[Extrait de page]
=====

France Zobda, une des grandes actrices martiniquaises a eu une idée géniale : évoquer dans une fiction en deux volets, l’histoire de la génération Bumidom, ces jeunes ultramarins « déportés » par le pouvoir gaulliste dans les années 60-70 en « Métropole ».
Le téléfilm, diffusé les 21 et 28 mars derniers sur France Télévision est une très belle réussite. Bien plus convaincante que le Gang des Antillais et plus sombre que Tropiques Amers qui mettait trop d’eau de rose dans l’histoire sanglante de l’esclavage, ou encore Rose et le Soldat qui commettait le même impair dans un récit se déroulant au temps de l’Amiral Robert. Mais toutes ces fictions – à l’exception du Gang des Antillais qui était un long métrage comme le film sur André Aliker, produites par la télévision publique française, témoignent d’un regain d’intérêt du monde audiovisuel sur des épisodes mal connus de l’histoire des ultramarins, sans oublier les dizaines de documentaires. Bref, la diffusion de la mémoire avance, la vulgarisation de l’histoire commence. Ne reste plus que les conséquences du débat public qu’il faut mener, moins pour la repentance que la reconnaissance de ce qui construit le patrimoine culturel historique et social des hommes et des femmes de l’outremer.
Dans les départements d’outremer, la génération du babyboom, c’était la génération du Bumidom. C’est-à-dire qu’elle n’était pas comme en France, une génération qui questionna bruyamment à la fin des années 60 et au début des années 70, la société de consommation à coups d’assemblées générales et de transgressions en tous genres.

=====

Enregistrements de données:

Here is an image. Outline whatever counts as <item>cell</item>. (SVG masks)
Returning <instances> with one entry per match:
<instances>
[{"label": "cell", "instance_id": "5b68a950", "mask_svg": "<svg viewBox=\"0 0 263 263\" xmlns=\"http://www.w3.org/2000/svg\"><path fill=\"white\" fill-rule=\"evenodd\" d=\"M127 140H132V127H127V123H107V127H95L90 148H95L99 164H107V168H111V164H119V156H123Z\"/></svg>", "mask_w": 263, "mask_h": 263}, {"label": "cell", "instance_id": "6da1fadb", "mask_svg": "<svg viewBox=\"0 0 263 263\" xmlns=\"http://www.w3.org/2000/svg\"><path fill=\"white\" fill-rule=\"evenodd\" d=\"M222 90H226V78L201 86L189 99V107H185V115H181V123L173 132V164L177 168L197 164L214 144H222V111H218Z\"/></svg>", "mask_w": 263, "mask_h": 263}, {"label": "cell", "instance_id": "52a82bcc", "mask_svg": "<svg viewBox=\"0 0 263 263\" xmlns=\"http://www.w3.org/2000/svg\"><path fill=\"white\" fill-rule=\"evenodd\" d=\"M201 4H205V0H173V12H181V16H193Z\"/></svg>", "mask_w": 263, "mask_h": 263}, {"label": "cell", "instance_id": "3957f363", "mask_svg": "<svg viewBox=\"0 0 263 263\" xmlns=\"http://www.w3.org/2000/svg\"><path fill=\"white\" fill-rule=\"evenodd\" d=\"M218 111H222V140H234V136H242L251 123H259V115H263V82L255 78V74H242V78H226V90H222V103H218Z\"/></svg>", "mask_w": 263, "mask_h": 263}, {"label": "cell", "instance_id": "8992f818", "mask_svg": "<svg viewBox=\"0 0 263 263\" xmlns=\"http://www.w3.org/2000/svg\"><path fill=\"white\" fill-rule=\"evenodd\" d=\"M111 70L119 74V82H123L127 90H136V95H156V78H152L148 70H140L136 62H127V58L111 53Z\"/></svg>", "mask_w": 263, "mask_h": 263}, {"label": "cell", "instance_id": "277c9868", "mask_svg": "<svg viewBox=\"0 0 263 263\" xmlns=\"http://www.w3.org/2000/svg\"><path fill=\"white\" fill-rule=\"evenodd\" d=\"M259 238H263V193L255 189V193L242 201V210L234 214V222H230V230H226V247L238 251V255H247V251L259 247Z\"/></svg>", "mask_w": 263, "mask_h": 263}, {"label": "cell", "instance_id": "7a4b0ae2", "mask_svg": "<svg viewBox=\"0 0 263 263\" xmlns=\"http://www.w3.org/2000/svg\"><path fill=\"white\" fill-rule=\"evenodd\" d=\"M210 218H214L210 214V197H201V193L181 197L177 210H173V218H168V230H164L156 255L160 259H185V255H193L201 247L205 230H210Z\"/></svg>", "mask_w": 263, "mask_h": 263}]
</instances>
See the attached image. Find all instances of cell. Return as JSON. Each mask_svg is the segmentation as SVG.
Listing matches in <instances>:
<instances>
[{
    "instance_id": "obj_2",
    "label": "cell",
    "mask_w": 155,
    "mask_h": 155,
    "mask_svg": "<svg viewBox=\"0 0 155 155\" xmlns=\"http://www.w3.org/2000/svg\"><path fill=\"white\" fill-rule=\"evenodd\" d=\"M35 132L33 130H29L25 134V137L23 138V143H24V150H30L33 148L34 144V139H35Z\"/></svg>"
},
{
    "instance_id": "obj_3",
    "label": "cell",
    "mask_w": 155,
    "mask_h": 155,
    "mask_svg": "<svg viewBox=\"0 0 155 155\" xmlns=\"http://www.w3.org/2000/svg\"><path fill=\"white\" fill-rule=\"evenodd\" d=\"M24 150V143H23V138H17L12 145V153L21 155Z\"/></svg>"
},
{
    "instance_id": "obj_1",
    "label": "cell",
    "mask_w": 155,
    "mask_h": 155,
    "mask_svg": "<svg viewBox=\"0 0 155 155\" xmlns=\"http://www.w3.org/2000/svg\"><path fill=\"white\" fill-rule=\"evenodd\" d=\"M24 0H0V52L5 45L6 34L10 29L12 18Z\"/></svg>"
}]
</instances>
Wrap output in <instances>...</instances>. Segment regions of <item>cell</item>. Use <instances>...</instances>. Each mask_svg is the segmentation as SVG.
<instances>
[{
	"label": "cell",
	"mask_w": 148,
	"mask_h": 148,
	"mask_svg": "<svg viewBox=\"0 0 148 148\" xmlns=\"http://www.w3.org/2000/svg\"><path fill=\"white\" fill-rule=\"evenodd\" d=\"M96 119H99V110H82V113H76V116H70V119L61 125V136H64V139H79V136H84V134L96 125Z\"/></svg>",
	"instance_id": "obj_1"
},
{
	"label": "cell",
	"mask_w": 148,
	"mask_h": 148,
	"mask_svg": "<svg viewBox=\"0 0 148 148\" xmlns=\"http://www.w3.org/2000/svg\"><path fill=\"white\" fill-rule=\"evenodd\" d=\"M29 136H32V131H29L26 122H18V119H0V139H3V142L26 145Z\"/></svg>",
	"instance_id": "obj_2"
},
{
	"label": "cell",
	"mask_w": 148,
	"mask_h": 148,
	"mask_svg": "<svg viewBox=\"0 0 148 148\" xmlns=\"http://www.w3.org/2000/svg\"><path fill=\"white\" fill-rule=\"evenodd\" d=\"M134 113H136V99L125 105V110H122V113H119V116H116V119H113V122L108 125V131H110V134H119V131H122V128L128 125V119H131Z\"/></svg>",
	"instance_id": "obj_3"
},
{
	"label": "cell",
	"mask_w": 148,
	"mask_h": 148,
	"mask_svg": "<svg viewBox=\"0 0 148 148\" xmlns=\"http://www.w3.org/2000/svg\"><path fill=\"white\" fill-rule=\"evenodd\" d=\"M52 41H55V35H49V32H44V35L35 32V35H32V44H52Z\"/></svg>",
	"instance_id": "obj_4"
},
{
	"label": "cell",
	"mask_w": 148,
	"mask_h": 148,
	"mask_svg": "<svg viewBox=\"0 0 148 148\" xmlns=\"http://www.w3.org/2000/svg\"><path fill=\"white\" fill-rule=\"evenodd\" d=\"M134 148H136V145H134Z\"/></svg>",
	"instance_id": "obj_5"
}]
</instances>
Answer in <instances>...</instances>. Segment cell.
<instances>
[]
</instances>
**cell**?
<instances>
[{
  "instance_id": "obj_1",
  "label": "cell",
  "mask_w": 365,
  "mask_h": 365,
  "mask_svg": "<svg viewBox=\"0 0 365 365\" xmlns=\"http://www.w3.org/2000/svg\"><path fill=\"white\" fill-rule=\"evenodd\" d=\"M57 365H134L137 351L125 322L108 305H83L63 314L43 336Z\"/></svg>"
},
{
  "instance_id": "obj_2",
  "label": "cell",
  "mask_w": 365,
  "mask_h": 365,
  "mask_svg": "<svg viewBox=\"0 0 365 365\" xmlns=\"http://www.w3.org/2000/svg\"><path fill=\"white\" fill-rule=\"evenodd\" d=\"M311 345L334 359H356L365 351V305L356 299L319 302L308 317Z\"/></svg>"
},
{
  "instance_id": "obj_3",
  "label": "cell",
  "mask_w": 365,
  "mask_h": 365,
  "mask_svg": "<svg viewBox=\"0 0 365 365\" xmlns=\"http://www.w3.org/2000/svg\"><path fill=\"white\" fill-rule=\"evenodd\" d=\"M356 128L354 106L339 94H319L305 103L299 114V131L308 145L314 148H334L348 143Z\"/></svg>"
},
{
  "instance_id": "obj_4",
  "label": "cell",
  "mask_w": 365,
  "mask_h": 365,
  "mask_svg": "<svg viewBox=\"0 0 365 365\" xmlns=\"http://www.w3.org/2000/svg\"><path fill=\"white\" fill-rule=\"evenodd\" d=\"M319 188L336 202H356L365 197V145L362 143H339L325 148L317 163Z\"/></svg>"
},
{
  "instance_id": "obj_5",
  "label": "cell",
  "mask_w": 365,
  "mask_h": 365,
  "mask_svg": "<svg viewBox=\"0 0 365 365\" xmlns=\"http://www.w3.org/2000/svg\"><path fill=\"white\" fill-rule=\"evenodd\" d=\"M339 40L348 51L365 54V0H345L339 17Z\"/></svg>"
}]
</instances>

=====

[Travaux]
[1] Que dit l'extrait sur la génération Bumidom, résumé en deux phrases ?
[2] Quelles fictions l'extrait sur la génération Bumidom cite-t-il par leur titre pour les comparer au téléfilm ?

[Résultats des travaux]
[1] L'actrice martiniquaise France Zobda a consacré une fiction en deux volets, diffusée les 21 et 28 mars sur France Télévision, à la génération Bumidom : ces jeunes ultramarins « déportés » en « Métropole » par le pouvoir gaulliste dans les années 60-70. Ce téléfilm, présenté comme une très belle réussite, plus sombre que d'autres fictions, témoigne avec elles d'un regain d'intérêt de l'audiovisuel pour des épisodes mal connus de l'histoire des ultramarins.

[2]
- le Gang des Antillais
- Tropiques Amers
- Rose et le Soldat